> **Document section**
<<<<

We are almost to the finish line.
Great Lent officially ends tomorrow.
May the Good Lord carry us weak ones to Pascha.
*
I am tired, but grateful;
we must trust in the mercy of God 
above all things.

Monday, April 29, 2013

Palm Sunday, Holy Week and the love of knitting

I don't have any pictures from
this weekend at our
near-to-us church,
but it was beautiful, vast,
Palm branches green and outstretched like fans,
beautiful pussy willows with
warm grey fur
clergy in green
so profound:
realizing the link between Palm Sunday and Pentecost:
the coming of Christ
the coming of the Holy Spirit.
*
I've been tired.
Mr. Husband went to church Friday night and Saturday morning.
I stayed home,
mainly ensconced in bed with blankets,
sleeping, or knitting, with water bottle
near by and many books.
*
On Friday lunch I was falling asleep at the dinner table
while Mr. Husband was eating and talking to me;
it's been a tiring time.
*
But I managed to get an email out
and blog posts asking for prayer.
I know I am being prayed for.
*
I've been able to sleep through the night
for the last couple nights.
I made it to Saturday vespers,
Sunday liturgy and the
first of the Bridegroom matins.
*
That may sound like I am over doing it
but in truth when I was at church
I was sitting
and when at home often napping.
*
A few days before all this,
when I had insomnia
I re-found my first knitting project from my class:


I had way too many stitches and it ended up
being a nice looking mini-blanket.
But I had no way to know how to fix the top of it. 

So I frogged it all back.

But took some pictures first ~ 

~ before it became a very large ball of yarn.

I remember now that it was this that
I was knitting at the conference
in February,
when the med clinic doctor told me I could go to it
and I sat, listened, and knitted.
I went back to the second class
with the teacher surprised that I had knitted
through the whole skein.
What can I say?
I told them I was at a conference and had lots of time.
I think my teacher would be surprised to learn
of all the things I have knitted since then.
I hope one day to be well enough to go back
and tell her!

>>>>

> **Material provided**

<<<<

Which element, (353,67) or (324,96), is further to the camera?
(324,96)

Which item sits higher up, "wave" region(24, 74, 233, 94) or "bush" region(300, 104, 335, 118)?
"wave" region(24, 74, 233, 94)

>>>>

> **Tasks to carry out**
(a) In the Holy Week blog post, what did the writer do with the first knitting project from class after taking pictures of it?
(b) Retype the part of the Holy Week blog post that opens with the words containing "Mr. Husband went" and closes with "asking for prayer.".
The material has no connection to the Holy Week blog post.

> **Completed exercise**
(a) The writer frogged it all back, turning it into a very large ball of yarn.

(b)
Mr. Husband went to church Friday night and Saturday morning.
I stayed home,
mainly ensconced in bed with blankets,
sleeping, or knitting, with water bottle
near by and many books.
*
On Friday lunch I was falling asleep at the dinner table
while Mr. Husband was eating and talking to me;
it's been a tiring time.
*
But I managed to get an email out
and blog posts asking for prayer.